ABOUT THIS TASK
Decide whether each statement agrees with the post on the 1916 Easter Rising, answering yes or no and quoting the deciding words of the post: (a) the insurgents seized the Dublin Post Office; (b) the rebellion lasted more than a month; (c) the Irish Citizen's Army was larger than the Irish Brotherhood.

SOURCE DOCUMENT
----------------------------------------

Sunday, June 17, 2012

New book on the 1916 Easter Uprising in Dublin

Excellent review (here) by Robert Wilbur of a updated version of the book Easter Rising by Michael Foy and Brian Barton about the 1916 Easter Revolution in Dublin.

On Easter Monday 1916 in Dublin 1500 armed  Irish revolutionaries seized a number of strategic buildings and locations across the city, including the Court House and the iconic Dublin Post Office, with the goal of immobilizing the British forces in Dublin and inspiring a revolutionary uprising throughout Ireland.

The uprising was  mounted by Irish Republicans at the height of WW1 with the aim of ending British rule in Ireland and establishing an Irish rebellion.  All this occured at the time that the British empire was engaged in the slaughter on the Western Front across France and Belgium.

The British response to the Easter uprisings was unsurprisingly savage and ferocious.They shelled and attacked the insurgents with artillery and massive firepower. Foy and Barton write:
The fighting in Dublin at Easter 1916 was multifaceted, ranging from rifle fire into and out of houses and large buildings, to ambushes and pitched battles. Grenades and bombs were thrown from roofs while snipers operated from windows, barricades, church spires and clock towers and were, in turn, hunted down by individual enemy marksmen or units. Sometimes combat was at close quarters, almost hand to hand.
The Post Office siege was perhaps the most iconic. The insurgents held out against British artillery and direct fire for days.

The rebellion was suppressed within a week and its leaders were arrested and deported to Britain where they were either executed or imprisoned. Many of those involved became leaders in the ongoing struggle against British rule that eventually lead to Irish independence, including legendary figures in Irish history such as Michael Collins, Eamon de Valera, James Connolly (executed) and Roger Casement (executed).

Despite its apparent failure at the time the Easter uprising was a definitive event that largely united the counties of Southern Ireland against their British masters  and ultimately forced the British  to the bargaining table. In particular, the savagery of the British was a critical factor in turning many Irish people to the Republican cause.
"The Easter Rising was an ill-fated enterprise. It was conceived by two revolutionary groups: the Irish Brotherhood (IRB) was Catholic, but far from catholic, while the much smaller Irish Citizen's Army (ICA) was a democratic-socialist organization that stood for just about everything that made the IRB nervous, from atheism to women's rights.

----------------------------------------

[Stored items]
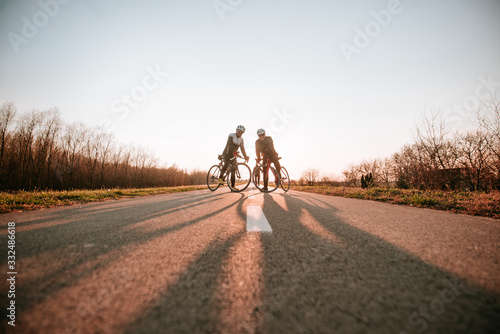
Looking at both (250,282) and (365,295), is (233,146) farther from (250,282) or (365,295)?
(365,295)

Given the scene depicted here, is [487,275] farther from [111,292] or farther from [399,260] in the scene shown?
A: [111,292]

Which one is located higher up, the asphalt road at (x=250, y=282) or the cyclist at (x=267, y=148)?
the cyclist at (x=267, y=148)

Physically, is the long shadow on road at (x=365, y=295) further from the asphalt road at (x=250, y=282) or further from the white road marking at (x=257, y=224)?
the white road marking at (x=257, y=224)

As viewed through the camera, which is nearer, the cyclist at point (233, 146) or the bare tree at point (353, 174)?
the cyclist at point (233, 146)

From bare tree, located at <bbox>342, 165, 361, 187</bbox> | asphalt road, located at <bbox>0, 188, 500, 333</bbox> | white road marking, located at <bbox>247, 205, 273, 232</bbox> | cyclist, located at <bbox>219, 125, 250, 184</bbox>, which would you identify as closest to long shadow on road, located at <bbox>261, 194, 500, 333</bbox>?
asphalt road, located at <bbox>0, 188, 500, 333</bbox>

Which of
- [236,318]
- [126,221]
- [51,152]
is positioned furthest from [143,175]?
[236,318]

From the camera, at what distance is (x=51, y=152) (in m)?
23.3

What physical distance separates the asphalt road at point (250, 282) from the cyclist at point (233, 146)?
5632 mm

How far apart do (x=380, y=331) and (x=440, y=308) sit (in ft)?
1.42

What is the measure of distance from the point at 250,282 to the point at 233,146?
6636 millimetres

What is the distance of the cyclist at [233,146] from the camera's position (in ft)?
24.6

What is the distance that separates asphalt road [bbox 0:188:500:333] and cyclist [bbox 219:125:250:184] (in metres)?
5.63

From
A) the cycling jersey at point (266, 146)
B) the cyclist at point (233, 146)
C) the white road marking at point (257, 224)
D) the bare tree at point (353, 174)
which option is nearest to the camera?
the white road marking at point (257, 224)

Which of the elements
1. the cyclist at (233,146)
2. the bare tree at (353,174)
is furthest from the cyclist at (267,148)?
the bare tree at (353,174)
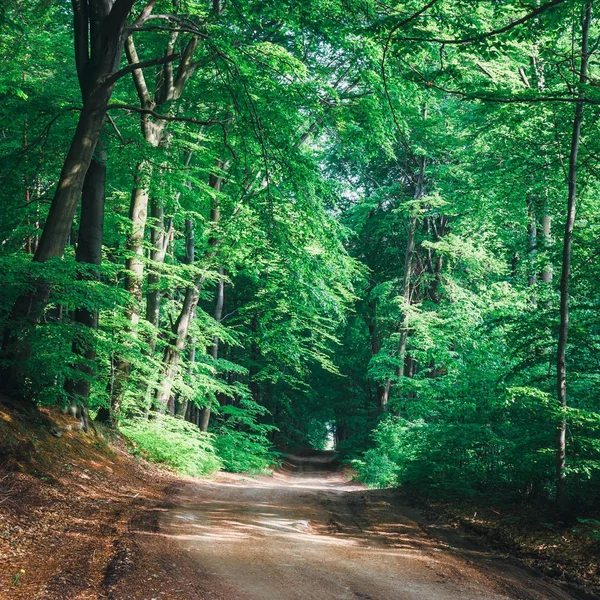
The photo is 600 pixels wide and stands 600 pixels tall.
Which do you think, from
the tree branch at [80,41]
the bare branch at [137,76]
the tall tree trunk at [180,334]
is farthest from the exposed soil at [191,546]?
the bare branch at [137,76]

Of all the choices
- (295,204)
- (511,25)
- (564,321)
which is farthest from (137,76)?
(564,321)

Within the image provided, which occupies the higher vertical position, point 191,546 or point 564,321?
point 564,321

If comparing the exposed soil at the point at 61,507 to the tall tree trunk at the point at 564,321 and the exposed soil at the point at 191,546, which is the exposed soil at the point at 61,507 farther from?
the tall tree trunk at the point at 564,321

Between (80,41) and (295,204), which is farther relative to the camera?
(295,204)

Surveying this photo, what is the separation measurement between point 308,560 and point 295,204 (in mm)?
8080

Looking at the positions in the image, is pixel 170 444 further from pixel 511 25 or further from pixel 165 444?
pixel 511 25

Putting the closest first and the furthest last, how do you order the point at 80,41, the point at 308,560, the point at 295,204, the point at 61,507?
the point at 308,560 < the point at 61,507 < the point at 80,41 < the point at 295,204

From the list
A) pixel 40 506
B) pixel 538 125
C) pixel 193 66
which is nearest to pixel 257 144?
pixel 193 66

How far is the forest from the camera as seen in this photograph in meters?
Answer: 7.30

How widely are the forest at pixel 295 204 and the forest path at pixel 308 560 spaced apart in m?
2.17

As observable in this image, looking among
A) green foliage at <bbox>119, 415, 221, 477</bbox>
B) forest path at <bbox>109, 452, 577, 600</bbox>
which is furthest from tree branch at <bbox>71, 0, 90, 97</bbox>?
green foliage at <bbox>119, 415, 221, 477</bbox>

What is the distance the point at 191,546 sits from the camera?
5.45 metres

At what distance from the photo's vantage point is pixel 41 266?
6746 mm

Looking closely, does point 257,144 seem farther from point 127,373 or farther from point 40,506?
point 40,506
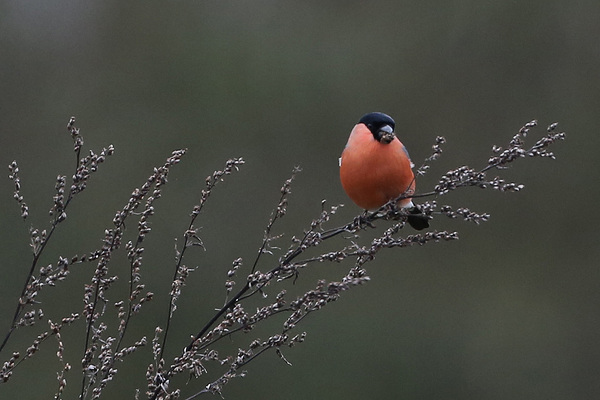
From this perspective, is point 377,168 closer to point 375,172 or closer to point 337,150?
point 375,172

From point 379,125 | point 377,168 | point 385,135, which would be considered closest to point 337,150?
point 379,125

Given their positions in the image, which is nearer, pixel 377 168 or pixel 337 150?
pixel 377 168

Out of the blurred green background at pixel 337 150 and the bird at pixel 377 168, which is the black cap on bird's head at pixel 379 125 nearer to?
the bird at pixel 377 168

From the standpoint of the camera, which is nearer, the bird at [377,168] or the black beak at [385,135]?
the black beak at [385,135]

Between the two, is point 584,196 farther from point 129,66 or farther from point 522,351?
point 129,66

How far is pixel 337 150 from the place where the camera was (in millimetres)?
6703

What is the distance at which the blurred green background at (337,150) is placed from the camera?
21.4 feet

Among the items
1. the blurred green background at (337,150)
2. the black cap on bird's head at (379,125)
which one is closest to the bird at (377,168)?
the black cap on bird's head at (379,125)

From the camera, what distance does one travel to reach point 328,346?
657 cm

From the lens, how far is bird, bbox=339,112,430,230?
3070mm

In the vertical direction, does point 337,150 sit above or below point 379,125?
above

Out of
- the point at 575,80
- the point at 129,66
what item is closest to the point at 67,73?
the point at 129,66

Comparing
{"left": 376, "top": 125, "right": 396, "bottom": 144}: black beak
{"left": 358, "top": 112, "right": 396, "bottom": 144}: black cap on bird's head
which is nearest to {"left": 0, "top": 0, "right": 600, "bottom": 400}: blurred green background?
{"left": 358, "top": 112, "right": 396, "bottom": 144}: black cap on bird's head

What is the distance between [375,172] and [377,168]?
0.6 inches
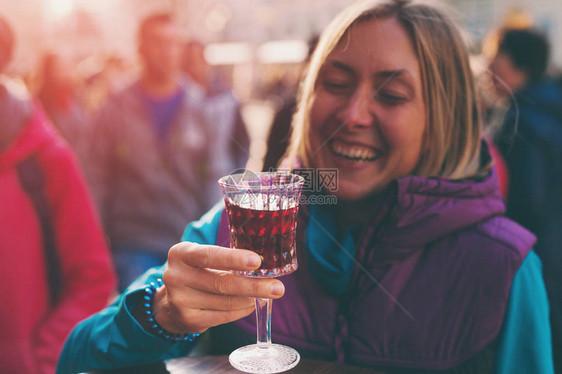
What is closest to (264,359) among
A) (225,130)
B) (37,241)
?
(37,241)

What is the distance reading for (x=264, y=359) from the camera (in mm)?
1619

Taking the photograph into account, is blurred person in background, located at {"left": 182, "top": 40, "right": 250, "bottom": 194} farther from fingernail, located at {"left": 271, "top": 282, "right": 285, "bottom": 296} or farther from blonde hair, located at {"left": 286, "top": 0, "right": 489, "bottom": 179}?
fingernail, located at {"left": 271, "top": 282, "right": 285, "bottom": 296}

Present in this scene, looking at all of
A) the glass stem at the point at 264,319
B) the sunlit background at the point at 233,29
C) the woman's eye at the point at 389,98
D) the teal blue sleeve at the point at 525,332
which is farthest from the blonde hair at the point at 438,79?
the glass stem at the point at 264,319

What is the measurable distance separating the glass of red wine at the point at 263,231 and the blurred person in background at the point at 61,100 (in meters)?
3.94

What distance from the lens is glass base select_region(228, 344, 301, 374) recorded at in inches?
61.8

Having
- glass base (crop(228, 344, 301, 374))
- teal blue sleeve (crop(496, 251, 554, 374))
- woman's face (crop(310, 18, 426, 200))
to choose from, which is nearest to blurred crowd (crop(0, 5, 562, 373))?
teal blue sleeve (crop(496, 251, 554, 374))

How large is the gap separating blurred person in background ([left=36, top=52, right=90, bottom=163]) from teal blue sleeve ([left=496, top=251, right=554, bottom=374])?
435 cm

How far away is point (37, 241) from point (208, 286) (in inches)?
61.2

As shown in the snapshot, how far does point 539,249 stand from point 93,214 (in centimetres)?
330

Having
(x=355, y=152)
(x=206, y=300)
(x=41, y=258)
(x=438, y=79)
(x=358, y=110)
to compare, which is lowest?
(x=41, y=258)

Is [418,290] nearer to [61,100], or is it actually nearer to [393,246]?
[393,246]

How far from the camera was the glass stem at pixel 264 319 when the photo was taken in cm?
160

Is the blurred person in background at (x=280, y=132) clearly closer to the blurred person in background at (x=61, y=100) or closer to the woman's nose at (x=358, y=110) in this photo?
the woman's nose at (x=358, y=110)

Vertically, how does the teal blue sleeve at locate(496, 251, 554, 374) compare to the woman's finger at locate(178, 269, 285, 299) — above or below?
below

----------------------------------------

ANSWER SPACE
(a) Yes: "including the Court House and the iconic Dublin Post Office"
(b) No: "The rebellion was suppressed within a week"
(c) No: "the much smaller Irish Citizen's Army (ICA)"